### BRANO FORNITO
La lunga e sofferta malattia lo determinava a camminare ancor piu’ speditamente, dal momento che la consapevolezza della brevità del tempo concessogli e la morte incombente, lo trovavano largamente in debito sui progetti ancora incompiuti.
Questa è la parte piu’ sconosciuta del Vescovo di Lugano: il suo insistente non recuso laborem e l’offerta di sé e del suo soffrire per il Papa e la Chiesa che resentano i connotati dell’autentica santità.
Fu cosi’ che il letto della malattia divenne l’altare del sacrificio spirituale e la cattedra del magistero ancora tutto da scoprire .
“Ho chiesto alla Madonna ancora cinque anni di vita per portare a termine il lavoro che il Signore mi ha consegnato”,confido’ tra le lacrime a due amici, dopo la S. Messa del suo ultimo pellegrinaggio a Lourdes, compiuto per chieder il miracolo della guarigione; e subito dopo, come sollevato da un enorme peso, se ne ritorno’ a casa disponibile a tutto, qualsiasi ne fosse stato il prezzo. Il miracolo lo aveva già ottenuto: quello di affidarsi totalmente a Dio, lui che era cosi’ vitalmente amante della vita terrena.
Ma quali furono i punti essenziali che piu’ ebbe presente nella sua opera educativa nei confronti dei battezzati a lui affidati?
Mi sembra di individuarli tutti nel patrimonio educativo nella Chiesa: la famiglia, la mamma, le zie, con l’orizzonte di certezze cattoliche tanto poco ostentate, quanto esistenzialmente sentite e vissute.

### DATI REGISTRATI
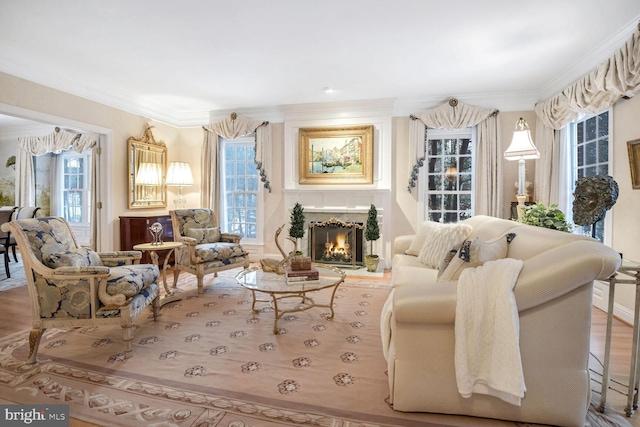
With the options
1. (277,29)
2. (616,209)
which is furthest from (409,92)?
(616,209)

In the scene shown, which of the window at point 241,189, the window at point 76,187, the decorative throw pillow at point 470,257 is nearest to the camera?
the decorative throw pillow at point 470,257

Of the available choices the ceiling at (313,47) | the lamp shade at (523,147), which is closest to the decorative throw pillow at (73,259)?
the ceiling at (313,47)

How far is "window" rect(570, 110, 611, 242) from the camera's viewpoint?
11.2ft

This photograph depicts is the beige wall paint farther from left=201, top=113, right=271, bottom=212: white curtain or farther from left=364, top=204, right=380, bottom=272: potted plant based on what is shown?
left=364, top=204, right=380, bottom=272: potted plant

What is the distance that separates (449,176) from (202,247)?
12.4 feet

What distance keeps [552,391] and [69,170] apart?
848 centimetres

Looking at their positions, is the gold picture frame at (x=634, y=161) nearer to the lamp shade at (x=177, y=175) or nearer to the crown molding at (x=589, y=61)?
the crown molding at (x=589, y=61)

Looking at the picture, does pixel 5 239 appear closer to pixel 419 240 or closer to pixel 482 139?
pixel 419 240

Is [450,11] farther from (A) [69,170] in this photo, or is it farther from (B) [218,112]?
(A) [69,170]

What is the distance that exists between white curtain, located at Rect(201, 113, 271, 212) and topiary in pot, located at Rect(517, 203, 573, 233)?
397cm

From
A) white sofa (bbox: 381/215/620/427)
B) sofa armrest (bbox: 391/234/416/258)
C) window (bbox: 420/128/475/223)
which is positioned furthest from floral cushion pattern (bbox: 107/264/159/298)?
window (bbox: 420/128/475/223)

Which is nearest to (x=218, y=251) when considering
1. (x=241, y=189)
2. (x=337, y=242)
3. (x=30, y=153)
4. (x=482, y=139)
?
(x=337, y=242)

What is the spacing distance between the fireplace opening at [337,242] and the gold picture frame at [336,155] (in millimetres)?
721

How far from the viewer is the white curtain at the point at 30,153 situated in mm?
6195
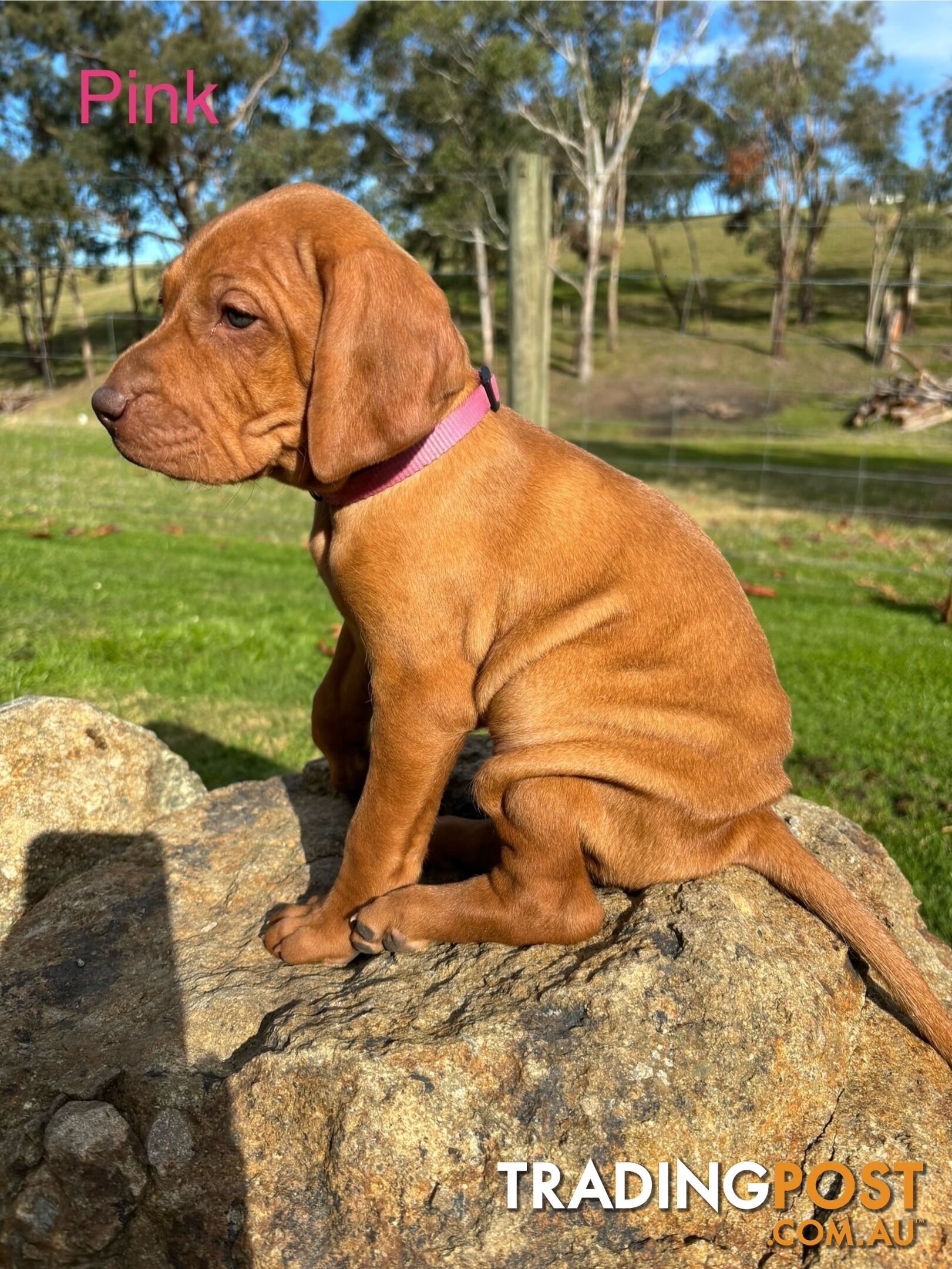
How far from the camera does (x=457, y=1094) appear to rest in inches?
97.5

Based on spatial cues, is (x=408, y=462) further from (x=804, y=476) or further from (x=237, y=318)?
(x=804, y=476)

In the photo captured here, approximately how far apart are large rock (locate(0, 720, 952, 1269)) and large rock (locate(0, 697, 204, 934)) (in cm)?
70

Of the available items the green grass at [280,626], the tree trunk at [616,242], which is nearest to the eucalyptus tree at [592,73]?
the tree trunk at [616,242]

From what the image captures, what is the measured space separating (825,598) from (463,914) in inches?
327

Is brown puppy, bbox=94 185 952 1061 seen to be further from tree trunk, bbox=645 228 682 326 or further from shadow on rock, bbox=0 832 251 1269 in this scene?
tree trunk, bbox=645 228 682 326

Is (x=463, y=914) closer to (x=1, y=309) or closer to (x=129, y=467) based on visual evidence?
(x=129, y=467)

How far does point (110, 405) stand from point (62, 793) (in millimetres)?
1736

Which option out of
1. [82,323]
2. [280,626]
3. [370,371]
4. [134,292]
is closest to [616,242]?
[82,323]

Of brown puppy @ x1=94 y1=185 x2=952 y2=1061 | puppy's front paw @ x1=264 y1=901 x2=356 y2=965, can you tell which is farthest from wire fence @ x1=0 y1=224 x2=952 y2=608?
puppy's front paw @ x1=264 y1=901 x2=356 y2=965

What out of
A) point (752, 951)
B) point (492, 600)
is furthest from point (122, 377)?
point (752, 951)

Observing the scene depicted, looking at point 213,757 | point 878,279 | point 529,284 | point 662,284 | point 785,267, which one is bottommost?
point 213,757

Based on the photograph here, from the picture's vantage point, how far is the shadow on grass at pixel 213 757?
593 centimetres

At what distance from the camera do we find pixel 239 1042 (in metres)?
2.72

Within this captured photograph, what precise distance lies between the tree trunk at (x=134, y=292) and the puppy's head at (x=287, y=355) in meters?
5.38
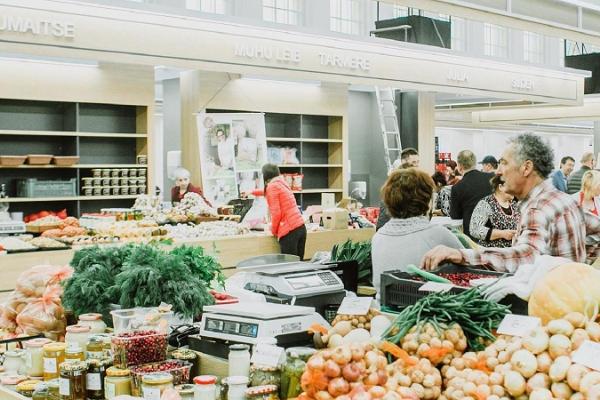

### COMPITI DA SVOLGERE
1: Riporta il brano sul Vescovo di Lugano dalle parole "Questa è la" fino a "connotati dell’autentica santità." comprese, sostituendo "Vescovo di Lugano" con "Pastore di Lugano".
2: Per favore, riassumi il brano sul Vescovo di Lugano in due frasi.
3: Rispondi a queste domande sul brano sul Vescovo di Lugano:
(a) Quanti anni di vita chiese ancora alla Madonna?
(b) Per chi offrì sé stesso e il suo soffrire?
(c) Che cosa divenne il letto della malattia?

### SOLUZIONI PROPOSTE
1:
Questa è la parte piu’ sconosciuta del Pastore di Lugano: il suo insistente non recuso laborem e l’offerta di sé e del suo soffrire per il Papa e la Chiesa che resentano i connotati dell’autentica santità.

2: La lunga malattia spinse il Vescovo di Lugano a procedere ancora più speditamente, offrendo sé stesso e il proprio soffrire per il Papa e la Chiesa. Dopo l'ultimo pellegrinaggio a Lourdes, dove aveva chiesto alla Madonna altri cinque anni di vita, tornò a casa affidandosi totalmente a Dio.

3:
(a) Cinque anni.
(b) Per il Papa e la Chiesa.
(c) L'altare del sacrificio spirituale e la cattedra del magistero.